Im Mai 1941 besetzten dann deutsche Truppen Kreta. Mit der Schoa war das 2.500-jährige Leben Kretas beendet. Das einzige in Teilen erhaltene jüdische Denkmal auf Kreta ist die Etz-Hayyim-Synagoge in Chania. 1941 wurde sie weitgehend zerstört. Nicht zuletzt dem Engagement von Nikolaj Kiessling ist es zu verdanken, dass Erinnerung an jüdische Traditionen dort wachgehalten werden.

Er stieß auf die Synagoge, als er 1986 auf Kreta um die Hand seiner Frau anhielt. »Jüdisches Leben war damals weitgehend unbekannt«, erzählte er. Er lernte einen Überlebenden kennen. Der Wiederaufbau nahm seinen Anfang. Freunde und Unterstützer sorgten und sorgen für ein Miteinander nicht nur bei der baulichen Wiederbelebung, sondern auch dabei, dass sich die Räume mit Leben in jüdischer Tradition füllen.

Der Brandanschlag auf die Synagoge im Jahr 2010 war für die Gemeinschaft ein schwerer Rückschlag.
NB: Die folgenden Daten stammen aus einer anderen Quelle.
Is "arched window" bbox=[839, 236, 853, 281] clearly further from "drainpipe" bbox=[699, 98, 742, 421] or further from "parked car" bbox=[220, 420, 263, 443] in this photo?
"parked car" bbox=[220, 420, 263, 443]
Doch die Freunde von Etz Hayyim geben nicht auf. Sie investieren Arbeit, Geld und viel Enthusiasmus. Der erneute Aufbau muss mit Spenden finanziert werden. Einheimische und Touristen, Juden und Christen treffen sich hier nach wie vor, um die Tradition und die Erinnerung wachzuhalten.